Я его придумала. Приписала ему ум, честь, мужество, потому что средний род легко обрядить во что угодно. Есть мужчины и женщины, а он – средний род. Единственное, что жалко: Тбилиси – красивый город, Грузия – достойная страна, но для меня это душевный Чернобыль. Я сюда больше не приеду. Потому что для меня Грузия – это он. Впрочем, я ему об этом писала.
Примирение
С утра она еще кипела и страдала. Не хочу его видеть! Урод и трус! Сумасшедший! Она знала эти фазы: сначала цунами жалости к себе – потом терапевтическая агрессия. А потом жизнь как-то сама подставила плечо. Плечо было мягкое, уютное, округлое. И принадлежало психологу, с которой случайно познакомилась еще в прошлый приезд. Вообще-то всегда относилась к психологам с иронией, считала их дармоедами, но, кажется, это было исключение. Ей объяснили ситуацию. Это не Россия, здесь нет той цельности чувств и скупости слов, к которым она привыкла. Здесь действительно Восток, где сладкие слова мало что значат, речи и поступки живут отдельно, а семья является самоценностью: не важно какая, но она должна быть.
Ей стало стыдно. Ведь она сильнее, счастливее его. У нее дома мир и покой. Что она хотела? Искупавшись в любви, вернуться в крепкий дом, а ему остаться в своем одиночестве, стыдясь знакомых, что не растит собственных детей? Конечно, он должен был ей все сказать. Но у него не хватило духу. Он – слабый. Другу бы он сказал. Какая проблема – сказать другу, что вернулась жена? А ей не смог. И это лучший ответ на вопрос, кем она была для него. Нет, не просто другом. Или не только другом.

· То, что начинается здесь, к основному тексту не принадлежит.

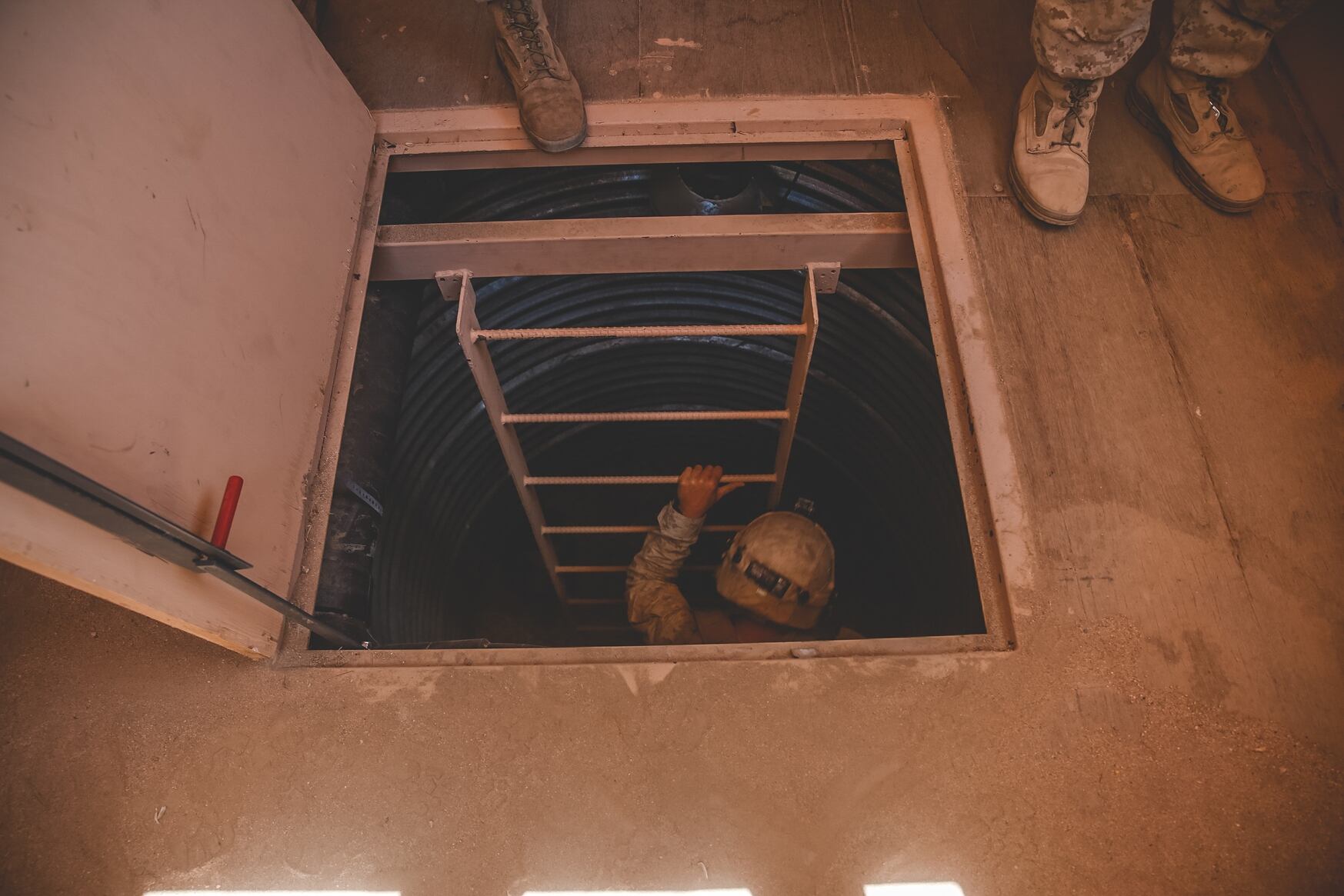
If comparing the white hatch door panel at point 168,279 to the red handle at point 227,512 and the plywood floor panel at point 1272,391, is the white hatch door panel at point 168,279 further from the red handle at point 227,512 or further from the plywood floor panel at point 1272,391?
the plywood floor panel at point 1272,391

У него нет той витальности, той энергии, которая позволяет жить в нескольких измерениях. Он не потянет. Как это у психологов называется? «Трубное сознание». Это когда у человека нет периферийного зрения, и он смотрит на мир, как через трубу, и видит только то, на что в данный момент эта труба направлена. Он видит сейчас лишь свои проблемы, которые, навалившись скопом, высосали его. Ей просто ничего не осталось. Он – как пересохший колодец, а она гневно гремит своим ведром и требует воды. А нету!
И потом, в этой ситуации я осталась в плюсе, а он – в минусе. Ему захочется моих писем, сильно, до слез. Он нуждается в них, ему нужна я. Как кто? Неважно, он и сам не знает. И он ничего не может поделать, понимая, что теряет меня. Ему сейчас плохо. А мне? Тоже. Очень. Но я переживу, боль отпустит. Зато я любила. Разве мало? И чем больнее, тем больше буду ценить мужа за то, что он – реальный мужик с кучей недостатков, но в их числе нет трусости и вранья. Теперь я поняла, как это много.

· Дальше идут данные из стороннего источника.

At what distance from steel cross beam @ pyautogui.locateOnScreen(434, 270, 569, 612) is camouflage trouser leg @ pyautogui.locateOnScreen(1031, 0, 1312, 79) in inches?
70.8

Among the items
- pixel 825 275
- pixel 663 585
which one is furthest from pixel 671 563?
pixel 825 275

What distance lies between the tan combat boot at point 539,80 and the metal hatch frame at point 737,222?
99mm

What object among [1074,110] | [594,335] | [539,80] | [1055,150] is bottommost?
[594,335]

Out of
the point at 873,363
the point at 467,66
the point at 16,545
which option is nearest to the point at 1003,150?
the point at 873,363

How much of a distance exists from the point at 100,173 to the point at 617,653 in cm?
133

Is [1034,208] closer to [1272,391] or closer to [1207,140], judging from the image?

Потом – визит к парикмахеру. Она вообще очень любила, когда трогают волосы, – так проявлялась ее кошачесть. Красавец парикмахер ее узнал. Это было приятно. Долго отрабатывал свой весьма нехилый, даже по московским меркам, гонорар. И когда она вышла на улицу, посмотрела в стекла витрин, то увидела не ту серую и несчастную женщину, что сползала в лифте на завтрак, а красивую и моложавую даму. Все, кошка приземлилась на четыре лапы.

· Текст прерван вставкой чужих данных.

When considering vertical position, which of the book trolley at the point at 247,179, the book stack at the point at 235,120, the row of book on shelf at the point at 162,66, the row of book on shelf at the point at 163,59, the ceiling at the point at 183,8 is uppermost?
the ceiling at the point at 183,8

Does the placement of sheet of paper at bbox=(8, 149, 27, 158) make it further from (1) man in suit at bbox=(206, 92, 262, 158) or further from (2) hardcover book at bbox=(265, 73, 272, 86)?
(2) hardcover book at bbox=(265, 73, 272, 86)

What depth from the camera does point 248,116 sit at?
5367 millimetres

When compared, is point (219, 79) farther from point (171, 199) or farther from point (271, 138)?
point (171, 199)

Она пошла к нему. Если бы кто-то утром сказал ей, что это случится, – не поверила бы. Она шла не просить объяснений, как вчера, а простить, проститься, поддержать. Это было как дуновенье свежего ветра в душе. Полная уверенность, что поступает правильно. И делает это для себя, потому что вынашивать обиду сродни самоубийству, потому что он не совершит это вместо нее, как бы ему ни хотелось, – не посмеет, не хватит духу. Он милый, добрый, но слабый человек.
То, что она увидела, было страшно и стыдно: несчастный и трусливый мужчина, готовый сжаться от каждого взгляда. Он очень хочет иметь семью и боится всего, что может спровоцировать ревность жены. Какие уж тут прогулки по Тбилиси, где все друг друга знают? Когда он сказал, что дочь проверяет его телефон на предмет «чистоты помыслов», ей стало неловко за него. Хорошо хоть, в угол не ставят. Ему стыдно сознаться, что у него идет «испытательный срок». Что бы он ни говорил про ценность семьи, он не идиот, чтобы не понимать своего положения.